EXTRACT PROVIDED:
You should also follow the so-called 3-2-1 backup rule (s. Fig. 3). This rule states that you should always keep at least 3 copies of your data on 2 different data devices (e.g. a USB stick and an external hard disk) as well as 1 copy on a decentralized storage location (e.g. the JLUbox or winfile). It is important that all 3 copies are always up to date with the original file, which is why automated backup routines are best. Instructions on how to create automated backup routines using Windows Task Scheduler can be found here.


Fig. 3: 3-2-1 Backup Rule

If you are working with personal data or other legally sensitive data, keep in mind that at least backing up to a decentralized storage location involves backing up to a tape that you no longer have any control over. For example, if you back up your data to the JLUbox, there will also be backups made at the IT Service Centre (HRZ). It is then difficult for you to comply with a possible request for deletion of the data.  So please encrypt such legally sensitive data before storing it at a decentralized storage location.  To do this, you can either create a zip folder that you password-protect, or you can use the VeraCrypt or Rohos MiniDrive tools. (Which restrictions by data protection laws do I have to consider?). 


Back to top



Where can I archive my data on a long-term basis?


According to good scientific practice, research data should be stored for a minimum of 10 years. In order to do that, there are several discipline-specific and generalist repositories. (How can I find a suitable repository?)

Keep in mind that uploading your data into a repository is not the same as a publishing it. For example, you can define a period of time during which a data package is not yet accessible, but the metadata is already visible. Such embargo periods can be extended by a curator. For further information on ‘embargos’ see: Embargo (Ger). If you decide to publish your data, data access and editing rights can also be regulated in contracts or licenses. (Can I control the use of my data? / Which license should I choose?)

Always note the respective requirements of research funders and publishers and data protection regulations. (Who can decide on whether to share or to publish data? / Which restrictions by data protection laws do I have to consider?)


Back to top



Publishing and Sharing Research Data

Why should I publish my data?


There are personal as well as scientific benefits to publishing your data. Firstly, published data is citable as independent scientific work, which increases the visibility of your own research. As studies have shown, publications will be quoted more often if the underlying data has been published (see Piwowar / Vision 2013).

Secondly, data sharing enables you to re-use already existing data. Therefore, new types of research questions can be investigated, without having to duplicate work or adding unnecessary costs.


Back to top



Is there any reason against publishing?


Moreover, your data could be confidential, personal data that can only be published anonymizedly or with consent of the persons affected. (Which restrictions by data protection laws do I have to consider?)

If you decide to publish with a publisher, make sure to choose the publisher carefully and to not fall for predatory publishing. This short presentation by Werner Dees (Ger) will give you a brief overview on how to recognize predatory publishers.


Back to top



Which restrictions by data protection laws do I have to consider?


If you want to process personal data, you usually need the consent of the persons affected. The aim of your research has to be clearly defined and the persons affected have to be able to estimate the consequences.

ENTRIES SUPPLIED:
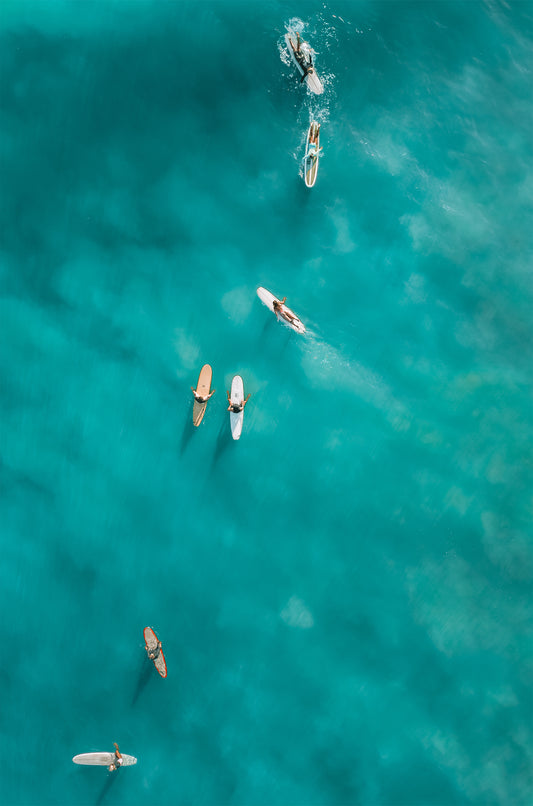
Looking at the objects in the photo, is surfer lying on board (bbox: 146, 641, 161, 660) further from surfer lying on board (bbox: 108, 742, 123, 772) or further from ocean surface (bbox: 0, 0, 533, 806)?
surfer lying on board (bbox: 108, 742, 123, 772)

...

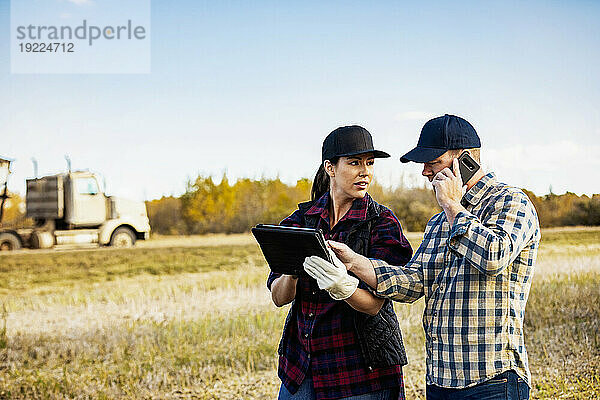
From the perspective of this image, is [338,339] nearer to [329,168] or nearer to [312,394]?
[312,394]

CHALLENGE: Transcribe the passage of the research data guide from "There are personal" up to and including "adding unnecessary costs.".

FINISHED TASK:
There are personal as well as scientific benefits to publishing your data. Firstly, published data is citable as independent scientific work, which increases the visibility of your own research. As studies have shown, publications will be quoted more often if the underlying data has been published (see Piwowar / Vision 2013).

Secondly, data sharing enables you to re-use already existing data. Therefore, new types of research questions can be investigated, without having to duplicate work or adding unnecessary costs.